Out-Law News 1 min. read

EU tax information exchange framework will be "strengthened", Commissioner says


The European Commission plans to strengthen existing rules allowing for the automatic exchange of financial information between EU member states in an attempt to tackle tax evasion, its Tax Commissioner has announced.

In a speech in Brussels, Algirdas Šemeta said that "community" action was needed to stop "fraudsters and evaders" abusing the Single Market for the purposes of avoiding tax. He said that the Commission would propose stronger measures "shortly".

"Up to now, I'm afraid that the appetite for full and unreserved coordination has been lacking amongst the Member States," he said. "And as a result, fraudsters and evaders have been able to use our Single Market as a playground for their activities. Moreover, Member States' inclination to put national tactics before the EU approach has diminished our collective impact on the international stage."

"We should not forget that the EU is a global forerunner in tax good governance. We've been ahead of the crowd on issues like automatic exchange of information and fair tax competition, so it is really a pity that we lacked the strong and coordinated stance to push these standards more forcefully at global level. This has to change – and I believe that it will," he said.

In his speech, Šemeta said that he "very much supported" the recent pilot information exchange created by five member states. The arrangement could "accelerate our collective move towards more automatic exchange of information and greater transparency", he said.

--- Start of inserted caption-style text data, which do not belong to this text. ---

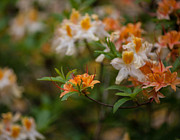 Rhodies Prints - Orange Brilliance Print by Mike Reid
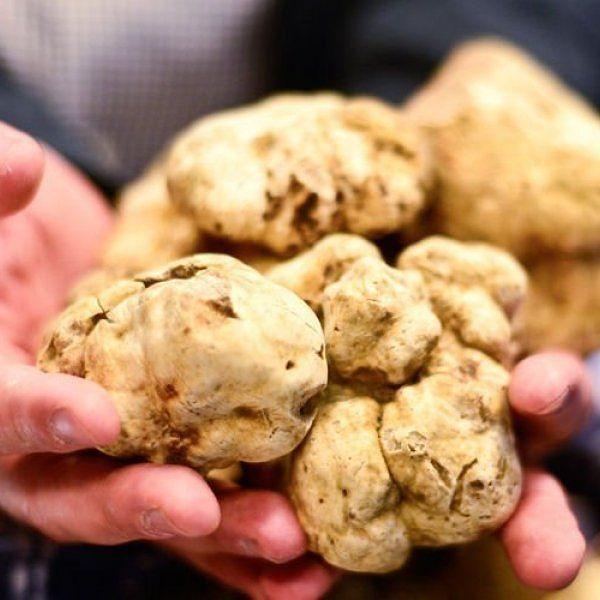 Tartufo bianco: in Abruzzo calo di produzione dell'80%. Ora vale 350 euro l'etto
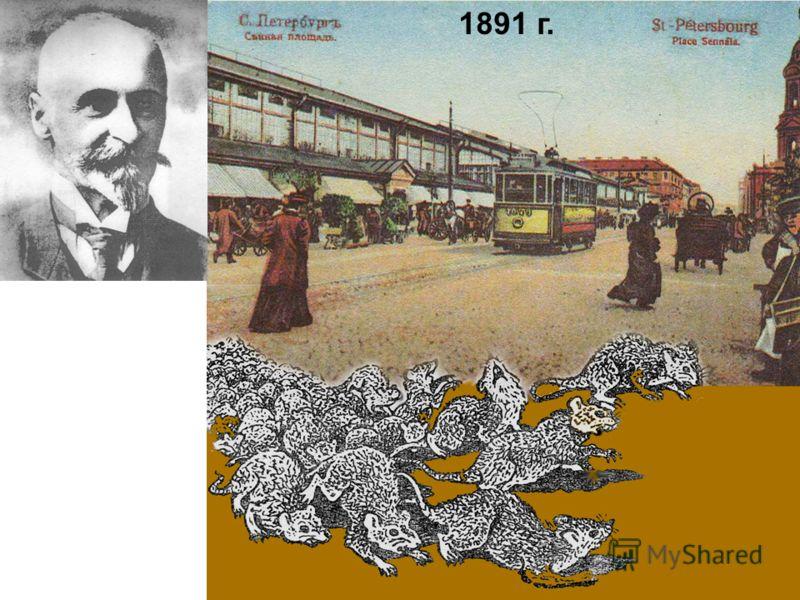 1891 г. МЕРЕЖСКОВСКИЙ СЕРГЕЙ СЕРГЕЕВИЧ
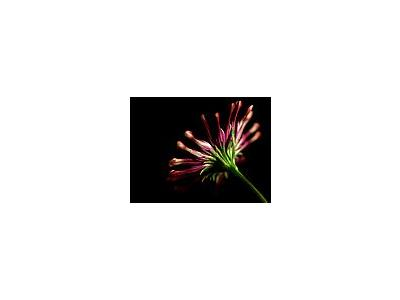 Photo Small Pink Whirls Daisy 2 Flower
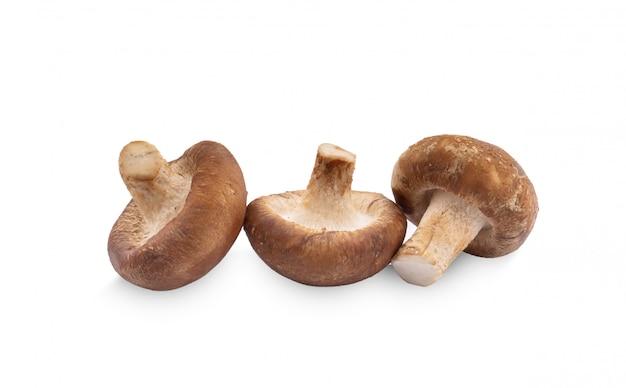 Cogumelo shiitake em fundo branco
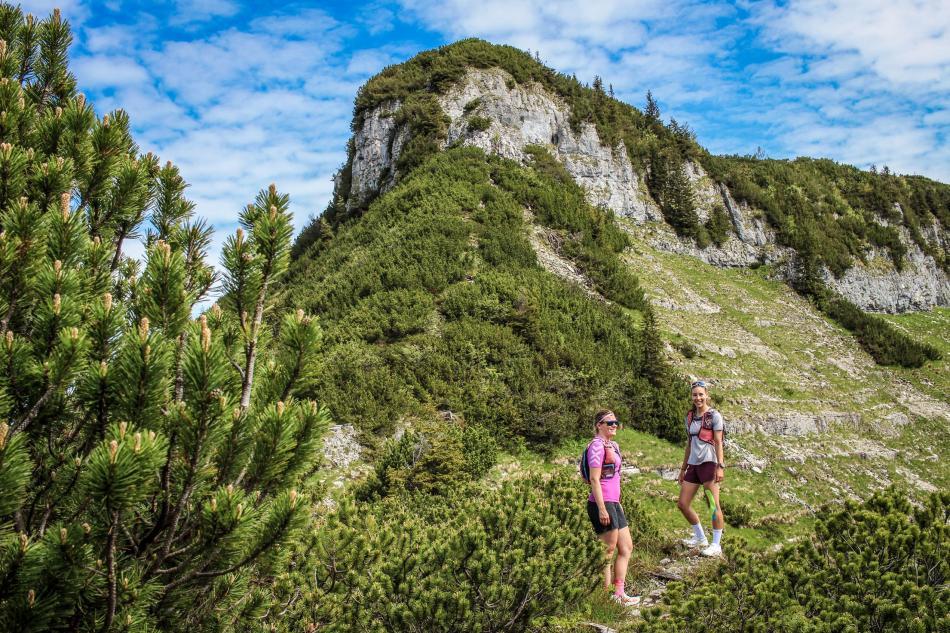 Osterhorngruppe Wandern Bergalm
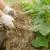Malčiranje je mjera koja čuva kvalitetu zemljišta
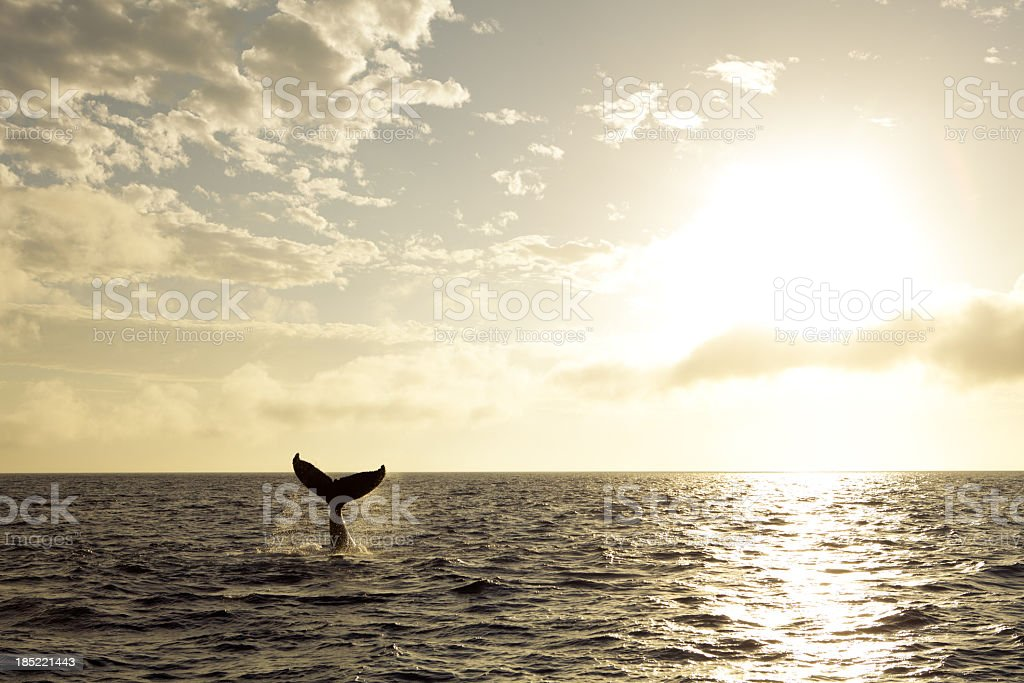 A tail of a humpback whale during sunset stock photo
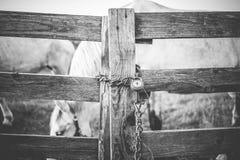 Сlosed horse Stock Image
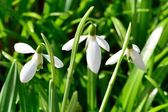 Small group of snowdrops — Stock Photo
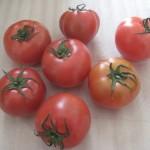 トマト 4月3週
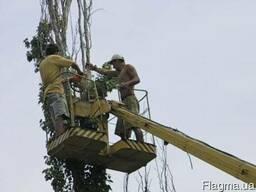 Спиливание деревьев. Экскаваторные работы всевозможные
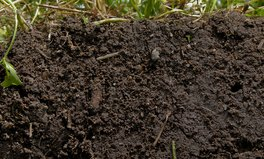 Article: 5 facts that dig into the truth about soil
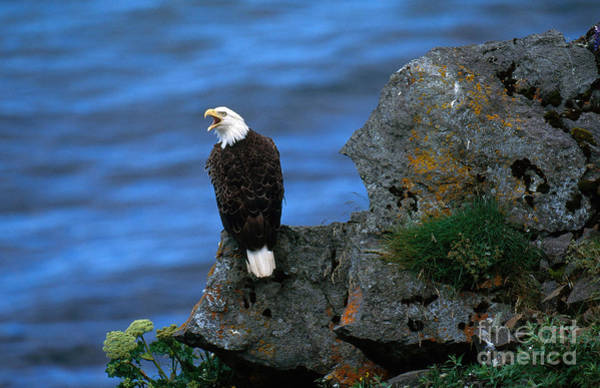 Falconiformes Photograph - Bald Eagle by Art Wolfe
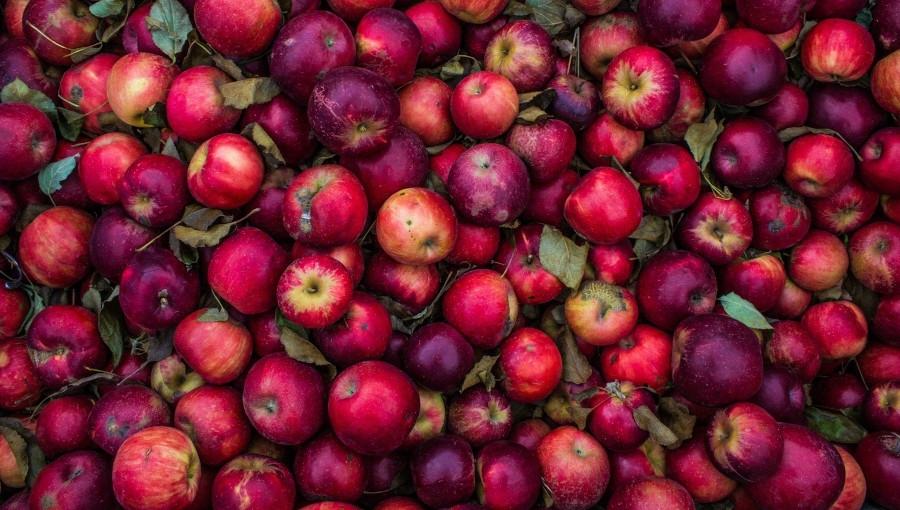 Jutro protest sadowników przeciwko spadkom cen skupu jabłek deserowych!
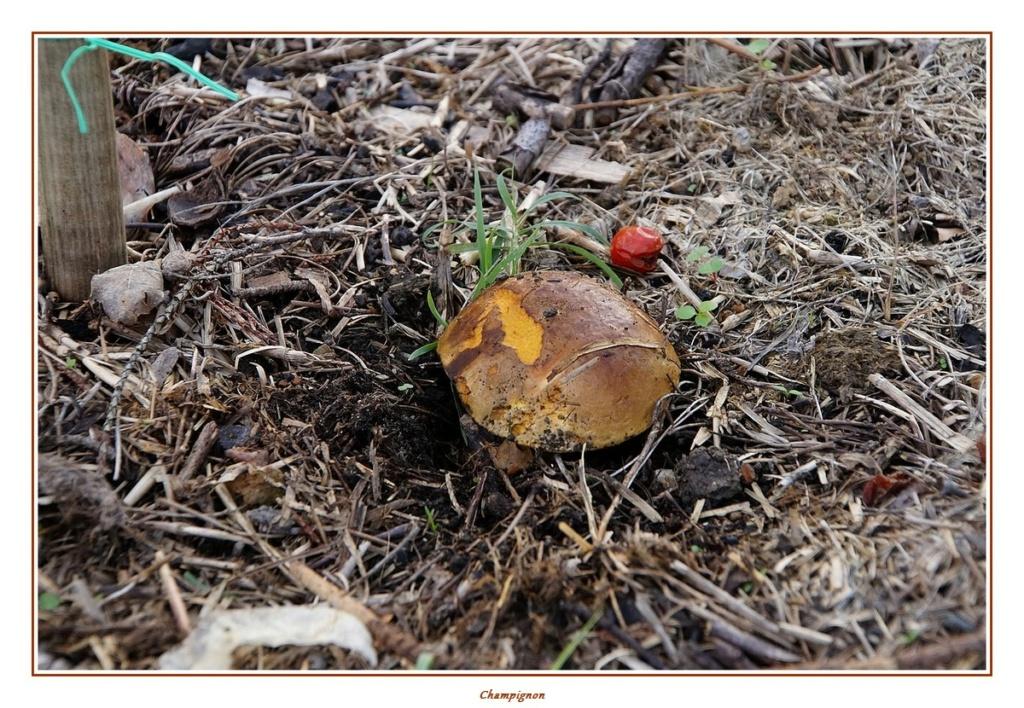 [fil ouvert] les champignons - Page 18 Dsc04156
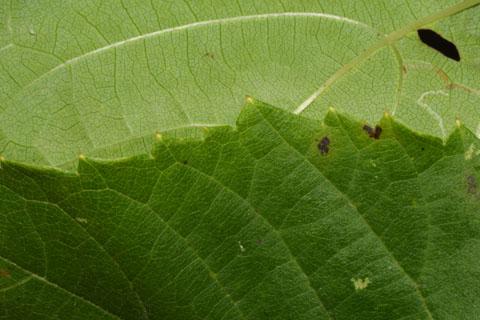 Image http://bioimages.vanderbilt.edu/lq/baskauf/wamco2-lfmargin-uplow38534.jpg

In April, the UK, France, Germany, Italy and Spain agreed to automatically exchange the same information between themselves as with the US as part of their compliance with the Foreign Accounts Tax Compliance Act (FATCA). This information includes names, addresses and dates of birth; account numbers and balances and details of payments made into those accounts. It also includes information on certain accounts held by entities, such as offshore trusts. All UK overseas territories with significant financial centres have also agreed to join the pilot.

In an interview with the Financial Times before the speech, Šemeta said that member states that have traditionally resisted calls to share financial information were "gradually moving into positive direction". He said that he was "confident" that Austria and Luxembourg would not block attempts to strengthen information exchange rules.

The Austrian Government has said that it is open to the exchange of data concerning non-resident taxpayers, including trusts and other offshore companies. Last month, Luxembourg announced that it would allow the automatic exchange of information currently required under the EU Savings Directive with other member states from 1 January 2015.